Monday , January 22, 2018 - 10:21 AM


Each week the Standard-Examiner hashes out issues large and small and takes a thumbs-up, thumbs-down stance. Here’s what we recommend this week for praise and criticism:

THUMBS UP: To the Blue Line Ladies for fundraising to get protective gear for police officers and sheriff’s deputies.

The newly-formed nonprofit has raised more than $10,000, enough to get 44 steel-plated vests for Weber County sheriff’s officers.

  • RELATED: “Weber County law enforcement wives unite to protect police, sheriff's deputies”

It started after a 2016 massacre on five officers at a Texas protest — the gunman was killed during the incident, but Lydia Hebdon, whose husband is a deputy with Weber County Sheriff’s Office, wanted to help.

The vests officers have now withstand certain kinds of gunfire, but aren’t resistant to rifles and other weapons. Keeping officers safe so they can keep the community safe is a worthy goal.

THUMBS UP: To parents, teachers and organizers for bringing the Rube Goldberg Challenge to elementary and middle school kids last week.

Held at Weber State University, the competition challenges kids to use science, technology, engineering and math (STEM) to complete a simple tasks. Goldberg, the namesake of the competition, was a cartoonist known for his drawings of intricate and elaborate machines built to perform simple tasks.

It’s a create challenge that gets kids dreaming big early.

Crystal Silva, the mother of a competitor, told Standard-Examiner reporter Sergio Martínez-Beltrán, the event inspired her son, who talked about the project every day for at least two months.
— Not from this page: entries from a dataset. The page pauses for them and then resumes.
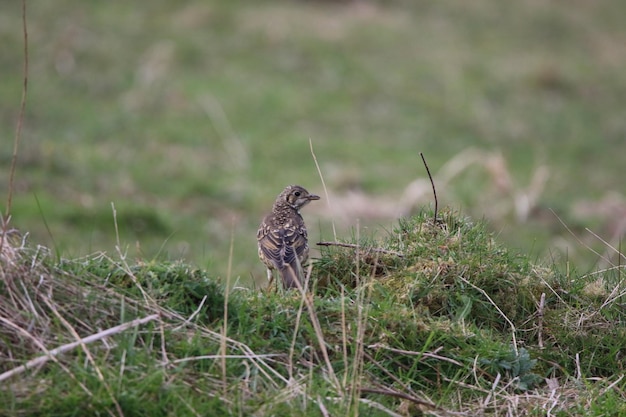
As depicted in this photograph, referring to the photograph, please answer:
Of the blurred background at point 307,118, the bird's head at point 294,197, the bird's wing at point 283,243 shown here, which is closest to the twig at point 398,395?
the bird's wing at point 283,243

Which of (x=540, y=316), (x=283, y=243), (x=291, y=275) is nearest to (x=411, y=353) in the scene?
(x=540, y=316)

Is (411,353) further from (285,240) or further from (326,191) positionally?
(285,240)

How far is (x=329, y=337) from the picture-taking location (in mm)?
5734

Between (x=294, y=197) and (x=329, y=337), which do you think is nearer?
(x=329, y=337)

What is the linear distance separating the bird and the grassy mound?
55 cm

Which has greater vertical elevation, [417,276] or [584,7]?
[417,276]

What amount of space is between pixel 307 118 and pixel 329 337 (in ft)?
50.8

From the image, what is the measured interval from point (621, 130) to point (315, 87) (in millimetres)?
7226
“He wants to be an astronaut,” Silva said. “Hopefully he follows his dream and this is part of his dream.”

THUMBS UP: To those who participated Saturday in the Northern Utah Women’s March  in downtown Ogden. They again held a peaceful protest in favor of equality and social issues that plague relationships, public spaces and the workplace.

Since the march last year, the country has acknowledged difficult conversations about a pervasive harassment and/or abuse of women. Not everyone agrees, and there’s still a long way to go before solutions are discovered but the second march sends a clear message: “We’re not giving up.”
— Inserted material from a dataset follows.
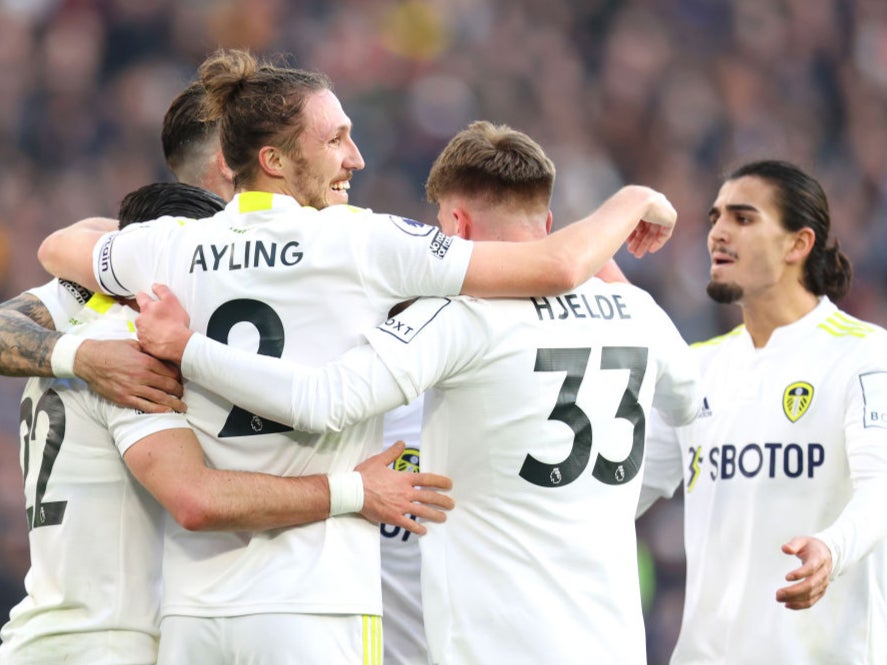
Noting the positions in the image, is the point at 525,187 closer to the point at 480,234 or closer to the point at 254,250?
the point at 480,234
THUMBS DOWN: To Congress for failing to find compromise on government funding and putting the consequence on the shoulders of hundreds of thousands of federal workers nationwide.

Here in the Ogden area, furloughing thousands of workers at the Internal Revenue Service and Hill Air Force Base means families already scraping by are now going to wonder if they can pay the bills. Commenters on were quick to note that the after the 16-day shutdown of 2013, the community took almost a year to recover.

  • RELATED: “Readers react: Federal employees, family members share 2013 shutdown experiences”

Regardless of the politics, it’s not right to use working Americans’ livelihoods as a means to push an agenda or moral argument.

THUMBS UP: To the outgoing president of Weber State University, Charles Wight.

Wight announced Thursday that he would be stepping down from the position he’s held for five years because he’s being pursued as president for other universities.

It’s sad to see him go, but judging by good work he did for WSU, the new opportunities are well-earned.

Wight’s legacy is outlined by his efforts to keep WSU affordable, focusing on enrollment and diversity and implementing innovative teaching.

In fall of 2017, Weber State set an enrollment record with 27,949 students.

“I’m especially proud of our major strides in keeping a campus climate that is welcoming to our students,” Wight said.

Weber State was lucky to have Wight and the school will continue to see great things if they can find a replacement who is a fraction as dedicated as Wight.

EDITOR’S NOTE: This editorial has been edited to correct the background it provides on Rube Goldberg. The Standard-Examiner regrets the error.